The term "immediate," when used in contracts or statutes, means that the act referred to shall be accomplished wihin such convenient time as is reasonably requisite. Gross Income Tax Department of Treasury v. Harbinson Walker Refractories Co., 48 N. E. 2d 834, 113 Ind. App. 695.

The statutory use of the word "immediate" does not mean "instantaneously," without any delay or any time intervening, but means within a reasonable time, without unreasonable or unnecessary delay, having due regard to the nature and circumstances of a particular case. Hughes v. Weaver, 178 N.Y.S. 2d 440, 11 Misc. 2d 821.

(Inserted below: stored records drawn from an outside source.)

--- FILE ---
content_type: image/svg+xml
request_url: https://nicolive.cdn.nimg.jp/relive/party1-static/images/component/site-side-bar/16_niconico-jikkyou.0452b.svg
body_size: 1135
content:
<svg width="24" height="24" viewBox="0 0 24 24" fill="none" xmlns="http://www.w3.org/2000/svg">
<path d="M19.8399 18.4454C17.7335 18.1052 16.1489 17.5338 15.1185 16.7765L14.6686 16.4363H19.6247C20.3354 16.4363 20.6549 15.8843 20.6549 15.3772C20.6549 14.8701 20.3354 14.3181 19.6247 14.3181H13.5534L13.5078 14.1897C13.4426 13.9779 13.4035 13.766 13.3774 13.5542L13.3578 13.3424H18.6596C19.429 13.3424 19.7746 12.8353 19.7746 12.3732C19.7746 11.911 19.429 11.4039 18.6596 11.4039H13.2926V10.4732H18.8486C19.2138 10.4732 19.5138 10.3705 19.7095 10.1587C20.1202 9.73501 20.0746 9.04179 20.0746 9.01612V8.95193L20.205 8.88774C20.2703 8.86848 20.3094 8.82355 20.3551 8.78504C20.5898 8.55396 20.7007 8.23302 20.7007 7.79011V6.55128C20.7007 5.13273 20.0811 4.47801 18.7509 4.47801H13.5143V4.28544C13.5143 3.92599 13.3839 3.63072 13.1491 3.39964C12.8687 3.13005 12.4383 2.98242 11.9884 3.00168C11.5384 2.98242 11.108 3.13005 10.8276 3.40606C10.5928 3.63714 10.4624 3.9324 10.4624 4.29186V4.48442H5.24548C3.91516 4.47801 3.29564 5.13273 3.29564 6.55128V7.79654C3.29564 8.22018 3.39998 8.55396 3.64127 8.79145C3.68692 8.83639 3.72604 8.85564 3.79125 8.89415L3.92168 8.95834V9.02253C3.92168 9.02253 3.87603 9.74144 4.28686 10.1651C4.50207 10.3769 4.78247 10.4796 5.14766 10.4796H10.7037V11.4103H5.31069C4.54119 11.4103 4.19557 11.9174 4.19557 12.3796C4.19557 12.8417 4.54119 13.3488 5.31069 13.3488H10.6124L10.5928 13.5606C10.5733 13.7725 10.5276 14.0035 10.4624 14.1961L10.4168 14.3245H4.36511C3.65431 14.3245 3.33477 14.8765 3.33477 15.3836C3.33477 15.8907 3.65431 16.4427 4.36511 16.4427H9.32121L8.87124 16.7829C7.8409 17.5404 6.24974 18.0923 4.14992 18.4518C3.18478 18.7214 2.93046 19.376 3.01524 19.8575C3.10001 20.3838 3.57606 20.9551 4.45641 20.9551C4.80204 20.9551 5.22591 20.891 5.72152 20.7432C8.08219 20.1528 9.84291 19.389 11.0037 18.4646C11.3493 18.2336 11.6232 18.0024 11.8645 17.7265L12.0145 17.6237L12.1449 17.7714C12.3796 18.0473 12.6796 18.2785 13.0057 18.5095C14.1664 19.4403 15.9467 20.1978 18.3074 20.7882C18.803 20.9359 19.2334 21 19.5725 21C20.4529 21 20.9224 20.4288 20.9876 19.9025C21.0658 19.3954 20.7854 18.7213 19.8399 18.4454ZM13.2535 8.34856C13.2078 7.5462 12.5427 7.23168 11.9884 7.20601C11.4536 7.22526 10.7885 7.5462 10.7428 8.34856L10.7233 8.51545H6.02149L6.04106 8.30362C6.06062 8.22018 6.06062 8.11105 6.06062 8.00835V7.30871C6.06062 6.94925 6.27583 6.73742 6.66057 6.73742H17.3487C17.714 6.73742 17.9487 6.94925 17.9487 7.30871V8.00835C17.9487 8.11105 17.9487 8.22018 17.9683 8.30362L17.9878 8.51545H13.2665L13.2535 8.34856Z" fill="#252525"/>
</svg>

In Bouvier's Law Dictionary, it is said that the word "immediate" strictly implies not deferred by any lapse of time, but, as usually employed, it is, rather, within reasonable time, having due regard to the nature and circumstances of the case. The word is certainly no stronger than the word "forthwith" or the expression "as soon as possible." Fidelity and Deposit Co. v. Courtney, 103 F. 599.

{*387} Therefore, if at the time of the arrest of the person charged with driving while under the influence, it is not possible to take the accused "instantaneously" before a magistrate because none are available by virtue of the hour of the night, then the accused may be held in a place of detention, under arrest, until the courts reopen.

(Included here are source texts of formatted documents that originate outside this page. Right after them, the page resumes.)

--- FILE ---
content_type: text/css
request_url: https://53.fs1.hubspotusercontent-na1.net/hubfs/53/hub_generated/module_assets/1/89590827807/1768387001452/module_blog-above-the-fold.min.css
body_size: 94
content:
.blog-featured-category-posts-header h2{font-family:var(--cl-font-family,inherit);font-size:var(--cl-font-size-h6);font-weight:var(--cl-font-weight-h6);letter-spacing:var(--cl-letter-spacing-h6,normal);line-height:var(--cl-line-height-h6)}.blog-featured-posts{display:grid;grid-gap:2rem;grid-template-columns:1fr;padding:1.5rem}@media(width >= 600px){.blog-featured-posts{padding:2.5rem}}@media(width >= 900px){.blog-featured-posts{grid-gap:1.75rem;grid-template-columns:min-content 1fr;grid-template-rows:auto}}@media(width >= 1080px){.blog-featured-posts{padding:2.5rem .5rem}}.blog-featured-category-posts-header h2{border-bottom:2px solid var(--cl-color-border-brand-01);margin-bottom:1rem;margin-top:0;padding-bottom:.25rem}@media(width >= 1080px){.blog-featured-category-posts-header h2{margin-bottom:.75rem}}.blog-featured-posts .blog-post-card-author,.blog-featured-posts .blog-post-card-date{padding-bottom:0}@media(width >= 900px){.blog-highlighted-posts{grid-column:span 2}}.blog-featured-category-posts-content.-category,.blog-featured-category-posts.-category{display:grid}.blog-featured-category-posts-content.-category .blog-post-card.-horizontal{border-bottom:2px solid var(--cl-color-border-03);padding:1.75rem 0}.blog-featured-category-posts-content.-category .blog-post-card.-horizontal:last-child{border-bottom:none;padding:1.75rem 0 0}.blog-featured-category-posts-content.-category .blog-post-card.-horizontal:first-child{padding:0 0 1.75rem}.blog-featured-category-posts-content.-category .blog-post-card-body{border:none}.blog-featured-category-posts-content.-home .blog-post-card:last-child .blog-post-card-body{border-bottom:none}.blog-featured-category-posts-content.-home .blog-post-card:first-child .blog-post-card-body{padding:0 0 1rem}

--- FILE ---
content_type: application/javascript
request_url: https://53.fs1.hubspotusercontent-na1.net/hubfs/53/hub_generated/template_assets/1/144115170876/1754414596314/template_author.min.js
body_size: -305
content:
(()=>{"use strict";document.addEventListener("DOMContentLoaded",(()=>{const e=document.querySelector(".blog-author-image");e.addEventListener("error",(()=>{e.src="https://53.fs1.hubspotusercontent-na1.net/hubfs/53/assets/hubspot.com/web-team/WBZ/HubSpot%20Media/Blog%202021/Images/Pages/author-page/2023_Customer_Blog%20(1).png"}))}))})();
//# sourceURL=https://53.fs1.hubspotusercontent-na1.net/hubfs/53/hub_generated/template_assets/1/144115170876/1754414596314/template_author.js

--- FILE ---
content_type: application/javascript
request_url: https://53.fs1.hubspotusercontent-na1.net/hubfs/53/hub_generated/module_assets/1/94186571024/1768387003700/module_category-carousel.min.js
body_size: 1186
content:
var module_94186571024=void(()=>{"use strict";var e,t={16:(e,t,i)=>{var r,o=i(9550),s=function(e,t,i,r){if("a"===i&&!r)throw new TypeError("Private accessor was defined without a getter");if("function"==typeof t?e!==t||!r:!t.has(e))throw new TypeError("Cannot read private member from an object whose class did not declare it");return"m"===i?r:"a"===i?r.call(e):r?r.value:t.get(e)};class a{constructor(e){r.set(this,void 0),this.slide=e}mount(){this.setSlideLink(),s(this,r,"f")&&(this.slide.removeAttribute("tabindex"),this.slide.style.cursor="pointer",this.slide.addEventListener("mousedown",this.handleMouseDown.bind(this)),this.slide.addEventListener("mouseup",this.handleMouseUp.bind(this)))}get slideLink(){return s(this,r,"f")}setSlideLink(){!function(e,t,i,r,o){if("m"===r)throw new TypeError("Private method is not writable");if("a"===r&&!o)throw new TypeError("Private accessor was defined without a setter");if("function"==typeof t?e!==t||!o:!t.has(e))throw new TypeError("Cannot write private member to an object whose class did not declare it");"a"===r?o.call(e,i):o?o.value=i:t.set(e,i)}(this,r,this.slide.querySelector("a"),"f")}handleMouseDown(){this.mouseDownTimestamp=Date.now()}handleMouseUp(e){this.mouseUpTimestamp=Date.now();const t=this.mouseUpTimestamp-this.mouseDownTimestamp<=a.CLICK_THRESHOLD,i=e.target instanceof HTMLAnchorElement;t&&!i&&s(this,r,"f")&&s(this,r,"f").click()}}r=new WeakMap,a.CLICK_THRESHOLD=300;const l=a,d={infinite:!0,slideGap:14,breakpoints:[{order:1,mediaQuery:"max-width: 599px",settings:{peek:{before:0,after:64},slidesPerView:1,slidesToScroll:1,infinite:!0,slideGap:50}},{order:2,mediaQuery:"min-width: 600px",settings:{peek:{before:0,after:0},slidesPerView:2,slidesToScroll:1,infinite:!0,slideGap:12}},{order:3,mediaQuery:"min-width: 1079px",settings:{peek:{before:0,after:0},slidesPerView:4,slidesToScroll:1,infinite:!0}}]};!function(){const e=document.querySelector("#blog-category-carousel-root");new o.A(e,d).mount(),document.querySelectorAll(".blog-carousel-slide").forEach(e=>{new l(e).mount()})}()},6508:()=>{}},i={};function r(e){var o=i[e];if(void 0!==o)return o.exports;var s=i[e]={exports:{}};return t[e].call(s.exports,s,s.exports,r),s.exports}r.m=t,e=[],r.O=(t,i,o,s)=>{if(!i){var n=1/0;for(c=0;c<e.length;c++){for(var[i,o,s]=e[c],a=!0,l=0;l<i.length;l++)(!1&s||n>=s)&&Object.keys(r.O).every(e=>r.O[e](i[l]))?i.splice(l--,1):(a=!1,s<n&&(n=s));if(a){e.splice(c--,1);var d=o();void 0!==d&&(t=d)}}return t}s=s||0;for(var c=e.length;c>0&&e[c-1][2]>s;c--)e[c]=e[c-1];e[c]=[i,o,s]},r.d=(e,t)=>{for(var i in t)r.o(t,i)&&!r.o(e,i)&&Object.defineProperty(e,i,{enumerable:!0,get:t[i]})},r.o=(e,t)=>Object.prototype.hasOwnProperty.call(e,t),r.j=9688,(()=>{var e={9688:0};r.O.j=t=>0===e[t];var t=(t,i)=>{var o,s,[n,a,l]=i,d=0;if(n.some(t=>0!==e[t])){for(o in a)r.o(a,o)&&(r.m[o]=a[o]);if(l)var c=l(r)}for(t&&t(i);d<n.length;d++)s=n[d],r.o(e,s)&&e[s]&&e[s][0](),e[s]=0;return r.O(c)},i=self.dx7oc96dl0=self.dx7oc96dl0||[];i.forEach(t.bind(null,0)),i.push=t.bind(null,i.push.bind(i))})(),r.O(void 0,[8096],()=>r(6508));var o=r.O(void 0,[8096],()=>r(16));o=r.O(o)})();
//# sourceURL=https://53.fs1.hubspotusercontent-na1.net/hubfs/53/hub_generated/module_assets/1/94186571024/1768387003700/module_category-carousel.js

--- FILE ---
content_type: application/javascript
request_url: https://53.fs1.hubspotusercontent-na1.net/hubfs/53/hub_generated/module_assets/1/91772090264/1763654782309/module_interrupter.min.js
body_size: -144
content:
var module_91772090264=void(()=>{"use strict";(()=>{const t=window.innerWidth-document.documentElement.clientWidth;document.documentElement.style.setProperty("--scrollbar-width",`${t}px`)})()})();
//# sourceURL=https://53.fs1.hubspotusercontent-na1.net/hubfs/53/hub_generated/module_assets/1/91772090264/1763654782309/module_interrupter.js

A citation is not a cure for drunkenness, and we do not feel that it was the intention of the legislature that those persons apprehended driving a vehicle under the influence of alcohol should be released upon our highways in the dead of night, possibly to drive again or at the very least to wander the roads in a stupor and present a hazard to other drivers upon the road.

If the circumstances are such that the officer deems it best that the person charged with drunken driving be taken before a magistrate and charged forthwith, he is justified in detaining the offender under arrest until it is possible to so take and charge him.